The Fall n’a pas son pareil, après tant de temps et dans une qualité quasi-inaltérable, pour bâtir des hymnes teigneux, que ce soit dans l’urgence ou dans un climat plus posé comme sur Mexico wax solvent, troisième morceau plus « sensuel », porté par la voix reconnaissable entre mille du vétéran amateur de Métal Urbain. Rien que la frappe saccadée de Melling, et les volutes psyché d’Eleni, menant ce morceau vers des sommets d’excellence que seul The Fall lui-même, ou encore Sonic Youth, peut se targuer de tutoyer de façon récurrente.
Arrive ensuite une bourrasque elle aussi décisive intitulée Cowboy George, batterie assénée, voix quasi menaçante, riffs durs menant la danse avant un break narratif, assez psyché, bien placé, qui met d’ailleurs fin au titre dans une atmosphère similaire à celle des premiers Sonic Youth, justement. Puis c’est Hot cake qui suit, rapide, implacable, Smith se voyant parfaitement secondé par les choeurs simples et ravageurs de sa compagne et son chant encanaillé complètement adapté. Véritable machine à standards post-punk, bardés d’éléments electro ou krautrock, le quintet mancunien éclabousse de sa classe la production actuelle et passée, se permettant sur Y.F.O.C./Slippy floor, après une intro déjà alerte, une vitesse d’exécution que beaucoup seraient en peine d’assurer. Ceci sur plus de cinq minutes, dans un climat sauvage, noisy, entièrement débridé…avant de finir sur une note presque folk/surf magnifique. Smith et sa clique brassent, malaxent un post-punk qui leur appartient depuis belle lurette et qu’ils n’ont de cesse de faire évoluer tout en nous resservant à l’envi les hymnes qui les caractérisent.
Ils partent même dans une ouverture psyché sur Chino, truffé de sons étranges, animé par la guitare à la fois racée et cinglante de l’ami Greenway. Spurr y allant de ses lignes groovy, tout en relief, de manière à élaborer une trame post/psyché des plus réjouissantes, aux nappes de claviers tourbillonnantes du plus bel effet. La voix incantatoire de l’inénarrable leader pimentant le tout avec le brio qu’on lui connait.
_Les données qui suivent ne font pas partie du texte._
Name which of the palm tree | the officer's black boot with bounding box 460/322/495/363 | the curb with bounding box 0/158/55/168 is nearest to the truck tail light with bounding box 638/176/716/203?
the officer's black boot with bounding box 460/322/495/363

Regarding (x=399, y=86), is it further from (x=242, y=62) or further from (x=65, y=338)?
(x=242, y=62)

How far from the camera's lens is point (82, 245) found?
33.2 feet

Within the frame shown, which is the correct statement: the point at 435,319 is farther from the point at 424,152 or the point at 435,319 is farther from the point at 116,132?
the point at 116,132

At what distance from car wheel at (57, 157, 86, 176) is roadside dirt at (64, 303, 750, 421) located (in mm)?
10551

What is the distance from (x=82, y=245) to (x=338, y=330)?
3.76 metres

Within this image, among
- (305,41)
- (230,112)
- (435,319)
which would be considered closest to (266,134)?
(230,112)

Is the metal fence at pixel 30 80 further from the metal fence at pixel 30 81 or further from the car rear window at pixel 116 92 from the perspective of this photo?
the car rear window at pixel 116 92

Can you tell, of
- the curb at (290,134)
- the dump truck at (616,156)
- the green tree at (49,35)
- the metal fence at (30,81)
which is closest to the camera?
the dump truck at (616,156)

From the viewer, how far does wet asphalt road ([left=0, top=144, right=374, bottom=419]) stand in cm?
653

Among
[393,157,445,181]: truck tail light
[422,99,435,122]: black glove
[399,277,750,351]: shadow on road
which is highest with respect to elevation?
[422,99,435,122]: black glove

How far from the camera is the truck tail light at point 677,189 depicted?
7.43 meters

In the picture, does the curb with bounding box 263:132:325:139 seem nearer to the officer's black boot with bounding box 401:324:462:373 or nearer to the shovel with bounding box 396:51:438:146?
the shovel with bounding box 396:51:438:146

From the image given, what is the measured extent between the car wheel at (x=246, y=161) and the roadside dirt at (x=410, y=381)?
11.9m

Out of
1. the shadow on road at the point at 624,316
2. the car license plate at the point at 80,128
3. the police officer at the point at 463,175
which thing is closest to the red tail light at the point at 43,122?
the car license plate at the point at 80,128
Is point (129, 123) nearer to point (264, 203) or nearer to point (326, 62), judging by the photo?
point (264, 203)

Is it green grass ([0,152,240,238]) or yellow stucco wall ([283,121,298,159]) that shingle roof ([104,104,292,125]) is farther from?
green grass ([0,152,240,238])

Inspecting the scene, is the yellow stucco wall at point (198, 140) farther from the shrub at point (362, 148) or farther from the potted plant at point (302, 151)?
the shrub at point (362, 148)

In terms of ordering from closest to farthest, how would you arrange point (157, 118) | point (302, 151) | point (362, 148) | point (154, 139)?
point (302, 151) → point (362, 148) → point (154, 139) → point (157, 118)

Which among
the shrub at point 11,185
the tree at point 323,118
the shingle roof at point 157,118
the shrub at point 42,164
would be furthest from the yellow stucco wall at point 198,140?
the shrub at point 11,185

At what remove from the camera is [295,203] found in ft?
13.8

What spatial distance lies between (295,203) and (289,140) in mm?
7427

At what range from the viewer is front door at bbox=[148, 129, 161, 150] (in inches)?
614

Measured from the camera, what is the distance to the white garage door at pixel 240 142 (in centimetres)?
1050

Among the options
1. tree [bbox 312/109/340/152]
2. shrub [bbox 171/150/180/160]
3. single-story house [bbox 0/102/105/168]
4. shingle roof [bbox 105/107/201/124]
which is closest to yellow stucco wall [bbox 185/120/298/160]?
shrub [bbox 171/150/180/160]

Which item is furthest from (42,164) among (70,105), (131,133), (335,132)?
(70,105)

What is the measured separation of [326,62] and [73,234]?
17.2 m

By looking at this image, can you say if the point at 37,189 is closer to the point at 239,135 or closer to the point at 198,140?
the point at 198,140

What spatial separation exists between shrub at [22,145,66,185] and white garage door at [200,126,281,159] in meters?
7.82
Ceux qui raffolent des titres courts et rapides, noisy, et tous les autres aussi, trouveront ensuite leur compte sur Funnel of love aux stridences guitaristiques géniales, avant ce Weather report 2 final magique, posé, d’une élégance extrême, où Smith se fait charmeur dans le chant, et qui, soudainement, impose un climat sombre captivant, qui tranche de façon assez radicale avec le début de la chanson. Smith mettant fin à celle-ci sur des mots murmurés, sussurés, eux aussi en opposition avec son registre habituel.
Superbe album donc, l’un des meilleurs de cette année, de la part d’un groupe dont les incessants changements de line-up n’ont en rien altéré le génie et l’inspiration, et dont le rapport longévite/qualité s’avère impressionnant.